Die Nachricht, dass die Smashing Pumpkins weltweit an verschiedenen außergewöhnlichen Orten spielen wollen und auch in Hamburg, hatte sich in der Stadt schnell herumgesprochen. Bandkopf Billy Corgan hatte die Reeperbahn unter anderem deshalb ausgewählt, weil hier die von ihm verehrten Beatles ihre Karriere begonnen hatten. Der sechsstellige Zuschuss einer Brauerei sicherte den Auftritt, die Reeperbahn wurde Zeuge des Auftakts einer Konzertreise, die später auch in den Tivoli nach Kopenhagen oder in das Guggenheim Museum in Bilbao führen sollte.

Hausdächer besetzt

Am 14. Mai war es in Hamburg soweit: Eine frühlingshafte, fast sommerliche Stimmung lag an diesem Tag in der Luft. Tausende Anhänger der US-Rocker strömten bereits ab dem Nachmittag aus den U- und S-Bahn-Schächten Richtung Spielbudenplatz. Gut eingedeckt mit Bierdosen verwandelten sie den sandigen Platz bis zum Abend in ein riesiges Festivalgelände.

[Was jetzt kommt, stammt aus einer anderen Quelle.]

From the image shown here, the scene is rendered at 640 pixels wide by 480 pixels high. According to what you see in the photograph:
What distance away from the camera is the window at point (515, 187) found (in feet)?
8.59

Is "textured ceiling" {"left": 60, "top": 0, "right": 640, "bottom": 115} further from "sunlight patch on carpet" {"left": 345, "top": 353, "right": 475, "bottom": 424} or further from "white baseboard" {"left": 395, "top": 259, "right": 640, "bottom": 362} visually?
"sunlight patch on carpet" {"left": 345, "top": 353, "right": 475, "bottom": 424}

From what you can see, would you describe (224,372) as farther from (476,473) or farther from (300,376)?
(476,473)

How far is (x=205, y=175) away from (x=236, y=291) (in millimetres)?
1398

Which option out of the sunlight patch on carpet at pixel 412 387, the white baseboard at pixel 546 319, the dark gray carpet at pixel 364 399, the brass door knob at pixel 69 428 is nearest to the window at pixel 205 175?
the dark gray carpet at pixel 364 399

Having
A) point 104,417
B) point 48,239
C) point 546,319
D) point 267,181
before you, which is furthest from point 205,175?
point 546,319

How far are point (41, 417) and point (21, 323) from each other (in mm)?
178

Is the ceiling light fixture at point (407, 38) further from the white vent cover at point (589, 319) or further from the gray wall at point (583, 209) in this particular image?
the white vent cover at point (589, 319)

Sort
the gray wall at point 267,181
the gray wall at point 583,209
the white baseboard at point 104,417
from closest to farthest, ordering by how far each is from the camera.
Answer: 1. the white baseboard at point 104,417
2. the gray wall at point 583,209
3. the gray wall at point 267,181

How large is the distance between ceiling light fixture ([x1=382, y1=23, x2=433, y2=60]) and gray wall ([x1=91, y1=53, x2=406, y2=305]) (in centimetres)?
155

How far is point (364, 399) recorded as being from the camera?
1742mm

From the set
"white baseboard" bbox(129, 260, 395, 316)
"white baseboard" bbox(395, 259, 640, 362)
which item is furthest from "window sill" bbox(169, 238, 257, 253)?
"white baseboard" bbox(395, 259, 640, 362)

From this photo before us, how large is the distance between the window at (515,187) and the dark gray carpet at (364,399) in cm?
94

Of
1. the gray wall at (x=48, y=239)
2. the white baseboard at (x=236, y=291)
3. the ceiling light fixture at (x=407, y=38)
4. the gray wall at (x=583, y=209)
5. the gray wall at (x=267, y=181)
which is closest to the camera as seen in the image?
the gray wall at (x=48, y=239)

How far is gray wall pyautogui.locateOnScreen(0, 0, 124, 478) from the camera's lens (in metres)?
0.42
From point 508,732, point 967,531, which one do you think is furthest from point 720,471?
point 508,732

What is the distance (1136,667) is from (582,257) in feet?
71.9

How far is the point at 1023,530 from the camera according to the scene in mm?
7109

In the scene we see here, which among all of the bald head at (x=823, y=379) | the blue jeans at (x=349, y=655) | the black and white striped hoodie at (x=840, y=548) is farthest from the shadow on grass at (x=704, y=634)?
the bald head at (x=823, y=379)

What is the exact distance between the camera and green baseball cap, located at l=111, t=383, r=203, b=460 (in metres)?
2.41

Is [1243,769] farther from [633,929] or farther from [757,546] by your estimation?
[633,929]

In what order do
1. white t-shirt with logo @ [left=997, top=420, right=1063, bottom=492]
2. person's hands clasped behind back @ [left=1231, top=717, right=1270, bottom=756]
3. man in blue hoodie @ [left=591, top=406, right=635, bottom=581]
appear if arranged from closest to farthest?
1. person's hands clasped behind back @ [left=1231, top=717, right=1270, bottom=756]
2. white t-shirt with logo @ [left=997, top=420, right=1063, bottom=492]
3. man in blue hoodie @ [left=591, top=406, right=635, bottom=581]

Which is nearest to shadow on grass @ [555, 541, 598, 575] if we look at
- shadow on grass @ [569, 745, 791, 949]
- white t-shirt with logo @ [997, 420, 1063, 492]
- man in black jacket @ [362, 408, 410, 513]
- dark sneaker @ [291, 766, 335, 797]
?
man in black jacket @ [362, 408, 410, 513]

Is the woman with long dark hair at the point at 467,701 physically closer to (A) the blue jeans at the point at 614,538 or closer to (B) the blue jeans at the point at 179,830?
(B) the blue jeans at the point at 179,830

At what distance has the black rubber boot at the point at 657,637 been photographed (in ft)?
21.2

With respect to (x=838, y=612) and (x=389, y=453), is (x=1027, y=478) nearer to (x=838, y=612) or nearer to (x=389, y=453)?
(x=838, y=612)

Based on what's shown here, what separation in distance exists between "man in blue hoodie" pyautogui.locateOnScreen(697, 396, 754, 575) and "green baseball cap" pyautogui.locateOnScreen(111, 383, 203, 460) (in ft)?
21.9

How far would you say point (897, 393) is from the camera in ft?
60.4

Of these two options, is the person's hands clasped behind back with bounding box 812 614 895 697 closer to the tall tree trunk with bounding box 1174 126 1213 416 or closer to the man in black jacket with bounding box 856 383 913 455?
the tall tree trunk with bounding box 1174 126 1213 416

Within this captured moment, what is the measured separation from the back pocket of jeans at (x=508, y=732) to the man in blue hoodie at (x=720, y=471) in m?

Die Anzahl der Menschen überstieg schnell die erwartete Zahl. Etwa 25.000 Fans warteten auf die Musiker aus Chicago, besetzten dabei auch Bäume, Balkone, Bushaltestellen und Hausdächer. Die Reeperbahn musste wegen des Andrangs sogar für den Straßenverkehr gesperrt werden. Eine Atmosphäre, die schon vor Konzertbeginn Legendäres erwarten ließ.

Als die Smashing Pumpkins dann gegen 19.30 Uhr die in Relation zur Menschenmasse verhältnismäßig kleine Bühne in Höhe Davidstraße betraten, war der Jubel groß, die Erwartungen der Fans gigantisch: Welche der alten Klassiker würden gespielt werden und wie kommen die neuen Songs des erst im Juni erscheinenden Albums "Adore" an?

Corgan in schwarz

Gespannt wartete die Menge auf Billy Corgan. Diesen als charismatisch zu beschreiben, macht es zu einfach. Irgendwo zwischen Genie und Wahnsinn, Schmerz und Pathos, Exzentrik und Verträumtheit ist er wahrscheinlich am besten einzuordnen. Dazu eine Stimme, die unvergleichlich ist in der Musikwelt - und die den Aufstieg vom Undergroundtipp zum Superstar maßgeblich vorantrieb.

Doch nicht nur der Songschreiber, Gitarrist und Sänger der Band machte den großen Erfolg dieser Musik am Ende des Jahrtausends aus - auch die anderen "Kürbisse", wie die Bandmitglieder von ihren Anhängern liebevoll genannt wurden: Der Keyboarder war zwar zwei Jahre zuvor an seinem Drogenkonsum gestorben, der Drummer daraufhin gefeuert worden, doch die kühl erotische Bassistin D'Acry Wretzky und der geniale Gitarrist James Iha gaben der Musik der Pumpkins einen ebenso unverwechselbaren Klang wie die Stimme Corgans.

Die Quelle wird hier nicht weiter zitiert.